# (old) slayer und element hinterbau jährlich warten (?)



## wilson (27. August 2006)

Auf bikeaction.de heisst es, man solle die Hinterbauten vom alten Slayer und vom Element mindestens einmal pro Jahr warten. Es wird empfohlen, die Gelenke zu reinigen und zu fetten.
Macht ihr das und wenn ja wie? Kann man die Gelenke einfach aufschrauben?


----------



## Der Toni (27. August 2006)

Nein, ich fahre mein Element (03er) seit 2 Jahren und werde an die Lager erst gehen, wenn es mir notwendig erscheint. Bis jetzt funktioniert der Hinterbau 1A. D.h agiles Ein und Ausfedern und keine Geräusche und kein Spiel. Die notwendigen Ersatzlager habe ich aber schon in Reserve.


----------



## MTB-News.de




----------



## Catsoft (28. August 2006)

Ich würde das auch nicht machen. 2 x Jährlich den Dämpfer ausbauen und den Hinterbau auf "Leichgängigkeit" prüfen. Das reicht allemal. Mein Lagersatz beim 98ziger Element hat 6 Jahre seine Dienst getan  , bei meinem 03er TSC waren nach 3 Jahren Lager und Achsen fällig


----------



## All-Mountain (28. August 2006)

wilson schrieb:
			
		

> ...alten Slayer und vom Element...

● EINTRÄGE:
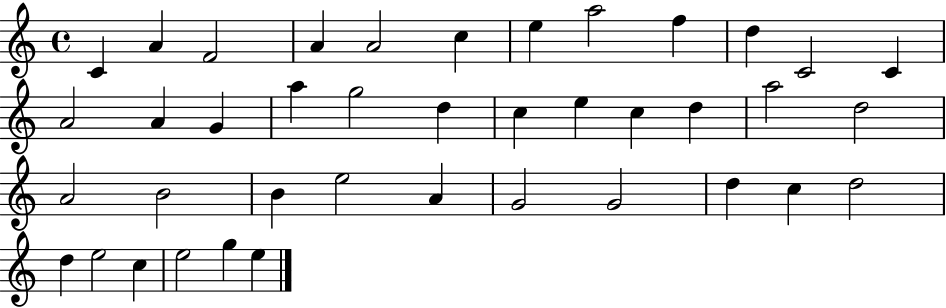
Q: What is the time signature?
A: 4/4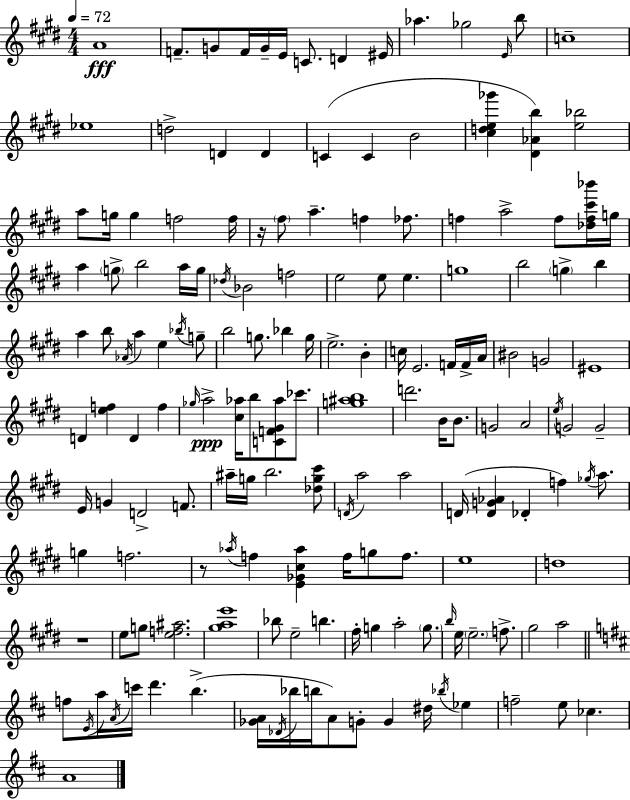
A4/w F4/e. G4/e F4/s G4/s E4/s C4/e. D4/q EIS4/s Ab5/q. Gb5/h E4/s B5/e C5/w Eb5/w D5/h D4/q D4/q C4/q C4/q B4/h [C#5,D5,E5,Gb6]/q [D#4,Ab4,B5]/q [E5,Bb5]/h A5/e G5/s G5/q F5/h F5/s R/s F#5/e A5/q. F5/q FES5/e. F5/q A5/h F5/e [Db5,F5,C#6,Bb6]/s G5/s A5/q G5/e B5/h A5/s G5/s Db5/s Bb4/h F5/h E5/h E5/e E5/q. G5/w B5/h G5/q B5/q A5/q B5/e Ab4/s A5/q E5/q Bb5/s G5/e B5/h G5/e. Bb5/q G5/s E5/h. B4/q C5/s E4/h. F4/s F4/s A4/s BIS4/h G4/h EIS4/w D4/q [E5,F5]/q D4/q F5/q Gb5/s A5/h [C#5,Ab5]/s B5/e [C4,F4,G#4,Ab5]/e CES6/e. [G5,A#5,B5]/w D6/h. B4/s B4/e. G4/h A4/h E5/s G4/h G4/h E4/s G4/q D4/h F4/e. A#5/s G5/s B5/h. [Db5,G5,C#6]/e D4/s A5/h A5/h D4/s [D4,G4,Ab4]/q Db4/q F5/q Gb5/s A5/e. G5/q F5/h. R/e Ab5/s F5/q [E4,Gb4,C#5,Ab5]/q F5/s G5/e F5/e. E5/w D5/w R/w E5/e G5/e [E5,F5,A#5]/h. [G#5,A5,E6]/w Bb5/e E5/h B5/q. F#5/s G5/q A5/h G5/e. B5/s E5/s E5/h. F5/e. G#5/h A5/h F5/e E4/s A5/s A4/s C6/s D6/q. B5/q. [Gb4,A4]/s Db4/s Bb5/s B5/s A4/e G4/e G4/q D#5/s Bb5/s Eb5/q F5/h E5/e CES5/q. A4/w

* * *

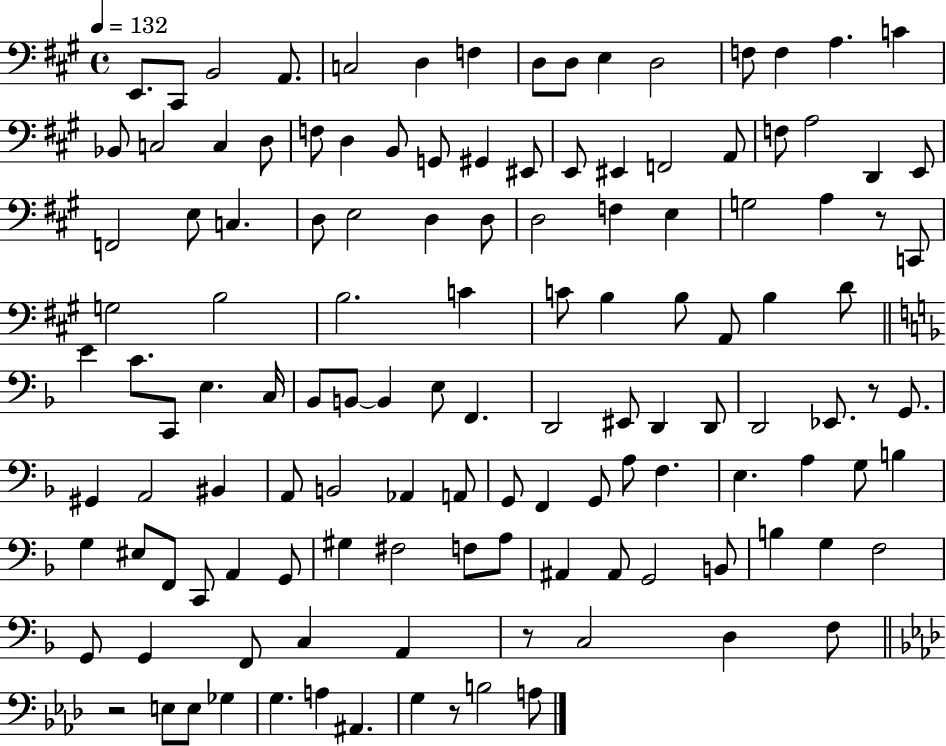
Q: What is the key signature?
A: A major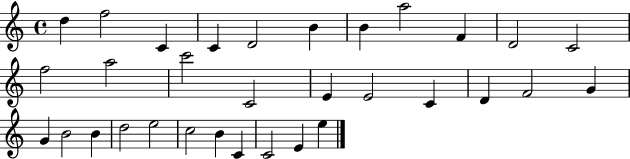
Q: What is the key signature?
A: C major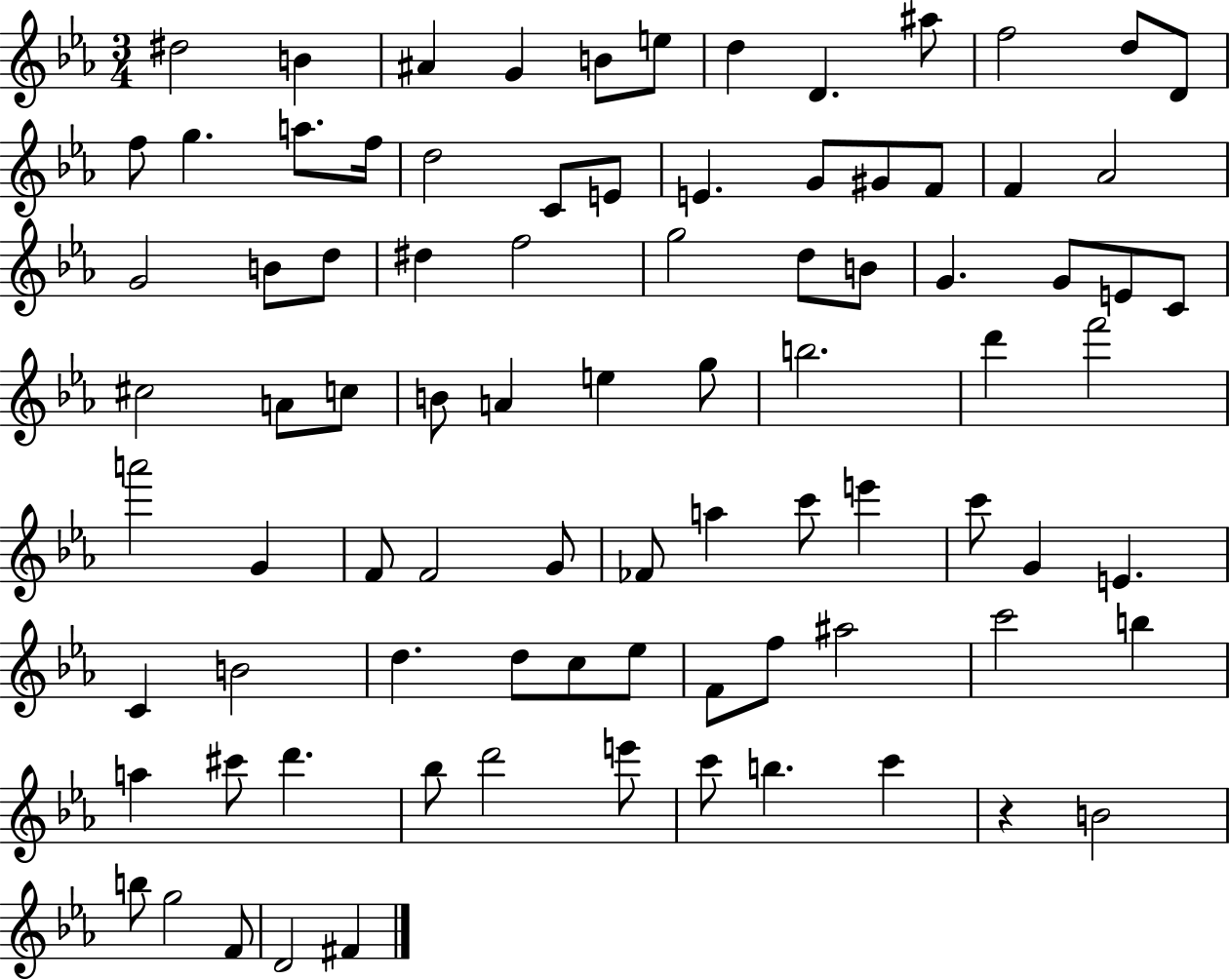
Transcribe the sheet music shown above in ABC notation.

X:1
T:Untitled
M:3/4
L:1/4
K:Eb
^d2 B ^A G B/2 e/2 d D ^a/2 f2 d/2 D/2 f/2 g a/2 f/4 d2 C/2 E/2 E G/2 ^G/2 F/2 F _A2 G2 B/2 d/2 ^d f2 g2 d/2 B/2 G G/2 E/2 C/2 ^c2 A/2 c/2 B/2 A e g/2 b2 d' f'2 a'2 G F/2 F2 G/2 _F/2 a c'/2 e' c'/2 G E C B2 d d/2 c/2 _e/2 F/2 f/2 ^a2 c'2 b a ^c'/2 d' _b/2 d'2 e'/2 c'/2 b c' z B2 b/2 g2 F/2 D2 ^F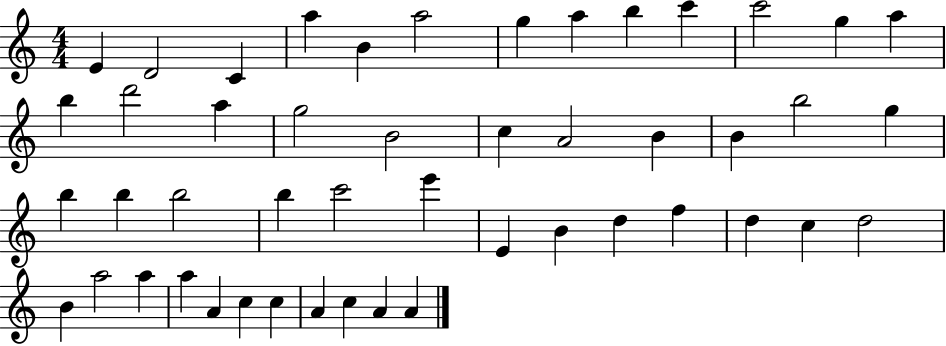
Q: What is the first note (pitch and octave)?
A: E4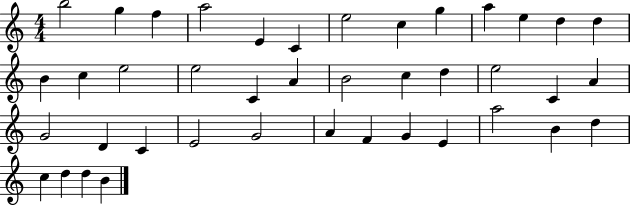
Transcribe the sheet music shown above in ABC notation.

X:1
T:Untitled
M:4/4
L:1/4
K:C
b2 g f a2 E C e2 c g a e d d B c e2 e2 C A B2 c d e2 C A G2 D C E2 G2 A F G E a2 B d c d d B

* * *

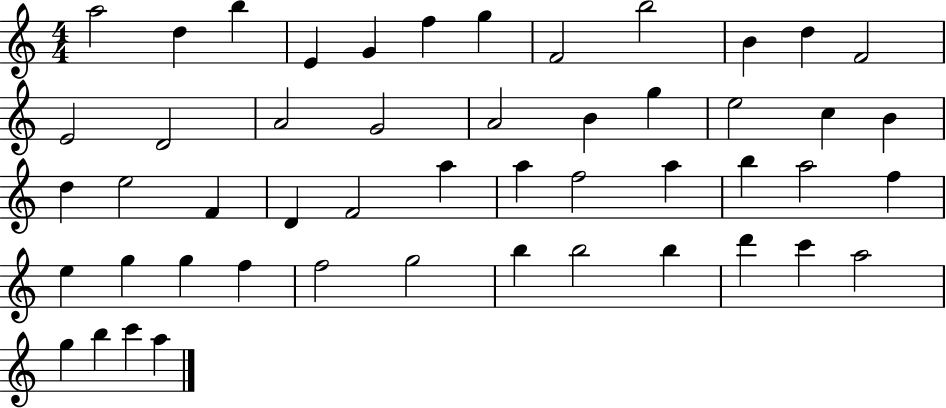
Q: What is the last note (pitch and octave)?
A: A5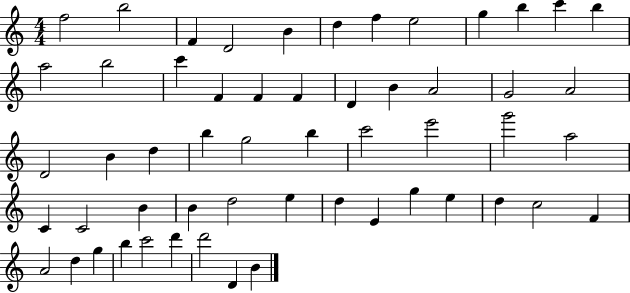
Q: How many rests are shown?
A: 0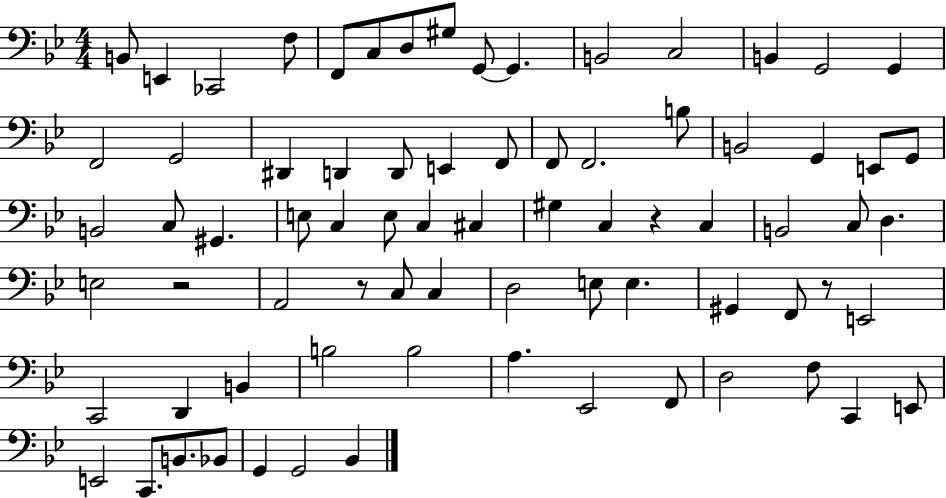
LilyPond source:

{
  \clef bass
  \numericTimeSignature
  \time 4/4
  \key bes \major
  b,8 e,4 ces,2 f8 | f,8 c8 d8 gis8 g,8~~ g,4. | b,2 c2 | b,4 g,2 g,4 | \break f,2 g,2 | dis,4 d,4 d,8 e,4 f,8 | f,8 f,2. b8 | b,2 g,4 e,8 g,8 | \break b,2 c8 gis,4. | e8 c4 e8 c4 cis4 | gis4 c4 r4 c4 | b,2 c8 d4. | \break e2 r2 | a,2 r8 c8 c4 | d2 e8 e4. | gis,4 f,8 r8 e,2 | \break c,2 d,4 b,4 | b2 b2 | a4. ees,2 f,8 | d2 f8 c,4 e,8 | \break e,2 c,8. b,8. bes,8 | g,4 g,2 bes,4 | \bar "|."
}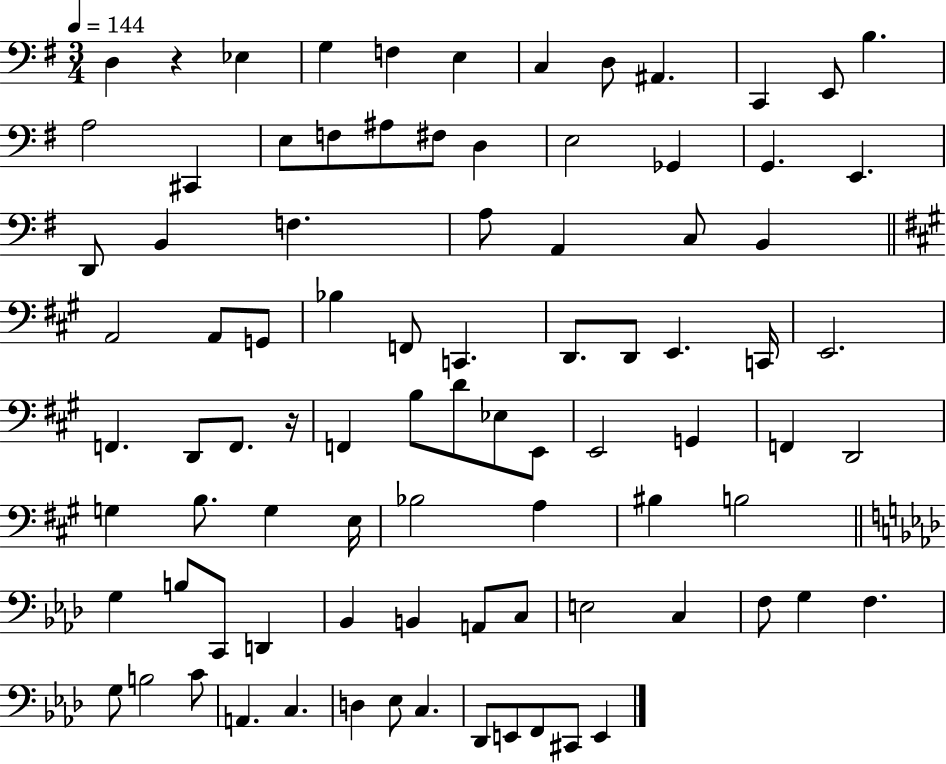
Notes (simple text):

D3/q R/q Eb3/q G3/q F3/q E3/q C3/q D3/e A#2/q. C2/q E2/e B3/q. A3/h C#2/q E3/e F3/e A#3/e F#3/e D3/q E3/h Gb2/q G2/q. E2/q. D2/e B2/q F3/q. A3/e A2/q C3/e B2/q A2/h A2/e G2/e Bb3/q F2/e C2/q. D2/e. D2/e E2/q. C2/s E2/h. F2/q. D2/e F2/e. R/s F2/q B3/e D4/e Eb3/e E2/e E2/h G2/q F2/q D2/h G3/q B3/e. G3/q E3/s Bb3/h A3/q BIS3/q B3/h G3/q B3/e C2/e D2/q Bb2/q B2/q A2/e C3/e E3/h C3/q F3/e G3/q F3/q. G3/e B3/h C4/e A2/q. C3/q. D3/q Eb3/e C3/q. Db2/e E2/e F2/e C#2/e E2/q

● AUFGABEN:
(a) Fasse den Thread über die Wartung der Hinterbauten in zwei Sätzen zusammen.
(b) Schreibe aus dem Thread den Abschnitt von „# (old) slayer“ bis „Gelenke einfach aufschrauben?“ wortgetreu ab.
Die Zeilen haben mit dem Thread nichts zu tun.

● LÖSUNGEN:
(a) Laut bikeaction.de sollen die Hinterbauten vom alten Slayer und vom Element mindestens einmal pro Jahr gewartet werden, indem man die Gelenke reinigt und fettet, und wilson fragt, ob und wie andere das machen. Der Toni und Catsoft tun das nicht: Der eine will an die Lager seines seit zwei Jahren einwandfrei funktionierenden Element erst gehen, wenn es nötig erscheint, der andere hält es für ausreichend, zweimal im Jahr den Dämpfer auszubauen und zu prüfen, ob der Hinterbau leichtgängig ist.

(b)
# (old) slayer und element hinterbau jährlich warten (?)



## wilson (27. August 2006)

Auf bikeaction.de heisst es, man solle die Hinterbauten vom alten Slayer und vom Element mindestens einmal pro Jahr warten. Es wird empfohlen, die Gelenke zu reinigen und zu fetten.
Macht ihr das und wenn ja wie? Kann man die Gelenke einfach aufschrauben?